Los Angeles Is The Poorest Big City
There are new stats out showing that the Los Angeles area has the highest poverty rates of the biggest cities.
The American Community Survey numbers put out by the Census Bureau looked at poverty in 25 major metropolitan areas in 2013. The Los Angeles-Long Beach-Anaheim area had 17.6 percent of people living under the poverty line. The area that had the highest rate of all the areas were our neighbors to the east: Riverside-San Bernardino-Ontario had 18.2 percent of its residents living under the poverty line. Miami-Fort Lauderdale-West Palm Beach also had slightly more than us with 17.7 percent. We tied with Phoenix-Mesa-Scottsdale.
But among the biggest cities, we're at the top. The rate in New York-Newark-Jersey City was 14.6 percent, in Chicago-Naperville-Elgin it was 14.4 percent and Washington-Arlington-Alexandria was the least-impoverished of all 25 areas with 8.5 percent living under the poverty line. Up in San Francisco-Oakland-Hayward the rate was 11.5, and down in San Diego-Carlsbad the rate is 15.2. California's rate overall was 16.8 percent.
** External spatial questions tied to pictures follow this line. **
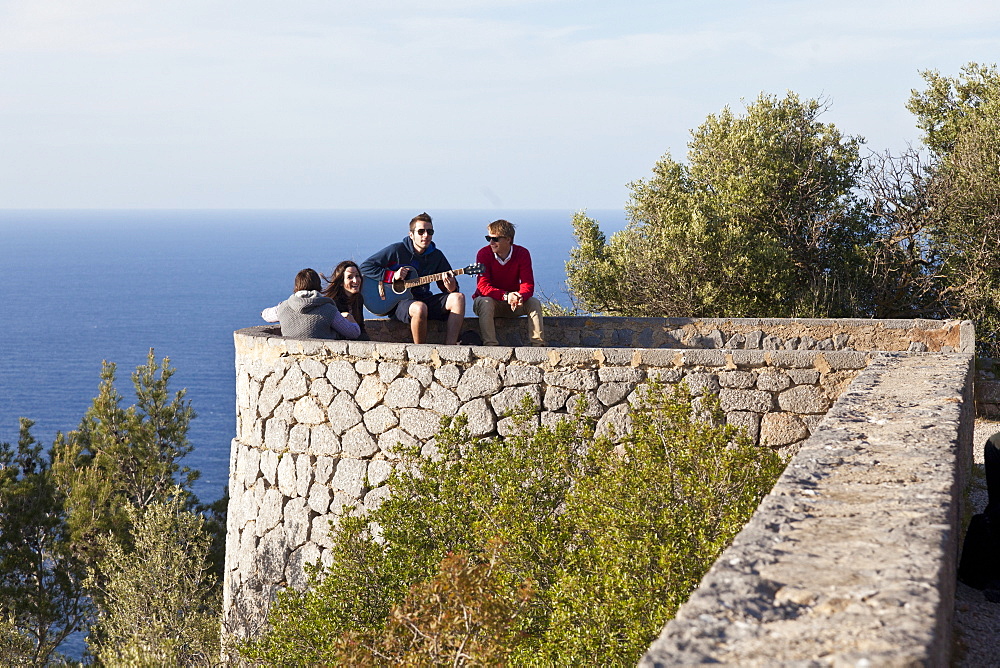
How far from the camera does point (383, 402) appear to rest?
795 centimetres

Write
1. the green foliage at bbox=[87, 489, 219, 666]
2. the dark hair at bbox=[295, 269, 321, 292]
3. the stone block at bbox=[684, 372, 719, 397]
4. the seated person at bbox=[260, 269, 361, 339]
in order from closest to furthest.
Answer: the stone block at bbox=[684, 372, 719, 397] < the seated person at bbox=[260, 269, 361, 339] < the dark hair at bbox=[295, 269, 321, 292] < the green foliage at bbox=[87, 489, 219, 666]

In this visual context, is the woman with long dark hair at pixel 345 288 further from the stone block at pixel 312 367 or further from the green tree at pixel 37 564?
the green tree at pixel 37 564

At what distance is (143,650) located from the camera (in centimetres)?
1312

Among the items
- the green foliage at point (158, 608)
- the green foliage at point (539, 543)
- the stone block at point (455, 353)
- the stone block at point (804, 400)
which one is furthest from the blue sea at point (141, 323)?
the green foliage at point (539, 543)

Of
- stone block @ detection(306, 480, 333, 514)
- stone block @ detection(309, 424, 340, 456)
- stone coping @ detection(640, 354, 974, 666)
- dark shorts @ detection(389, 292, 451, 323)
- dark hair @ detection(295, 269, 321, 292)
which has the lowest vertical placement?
stone block @ detection(306, 480, 333, 514)

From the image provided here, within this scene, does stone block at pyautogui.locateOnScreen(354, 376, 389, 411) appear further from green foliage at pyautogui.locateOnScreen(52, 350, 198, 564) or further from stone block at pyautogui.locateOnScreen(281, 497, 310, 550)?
green foliage at pyautogui.locateOnScreen(52, 350, 198, 564)

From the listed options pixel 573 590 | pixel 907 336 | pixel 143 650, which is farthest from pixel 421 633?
pixel 143 650

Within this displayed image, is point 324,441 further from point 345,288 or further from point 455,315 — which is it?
point 455,315

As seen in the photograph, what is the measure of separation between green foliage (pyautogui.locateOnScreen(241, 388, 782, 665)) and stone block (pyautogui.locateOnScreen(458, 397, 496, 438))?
8 centimetres

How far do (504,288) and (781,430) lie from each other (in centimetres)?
384

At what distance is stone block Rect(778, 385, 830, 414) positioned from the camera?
23.4 feet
And of course, any time we talk about poverty in California, it's important to note that the situation is probably worse than it sounds. The poverty line is the same—$23,550 for a family of four—whether you're talking about Wyoming (which actually had the lowest poverty rate of the states at 10.6 percent) or a notoriously expensive city like San Francisco. These numbers from the census don't seem to take the varying costs of living in different cities and states into account.
“We find that Los Angeles stands out even more, unfortunately," Sarah Bohn, a researcher at the Public Policy Institute of California, told KPCC. "Housing costs are really playing a big role in family budgets and being able to make ends meet.”
Our median household income in the Los Angeles area was $58,869 in 2013. Incomes in the Los Angeles are rose $804 from the year before, but we're still $1540 behind 2010 levels.
The number that worries Marybeth Mattingly, a researcher at Stanford University’s Center on Poverty and Inequality, is the rising child poverty rate. It was 25.3 percent in 2013, which is up from 22.6 percent in 2010. Mattingly said, "These numbers paint a bleak picture for California."
There's not really any kind of silver lining but the not-quite-good news from the Census is that overall poverty rates didn't change much around the country and actually went down a bit. But this comes after four years of the poverty rate ticking up and one year of the rate stabilizing:
The change in poverty rates year by year (Census)
If you want to take the really long view, other stats show that the number of people in poverty in Southern California has grown 69 percent since 1990, while the population has only grown 26 percent during that time.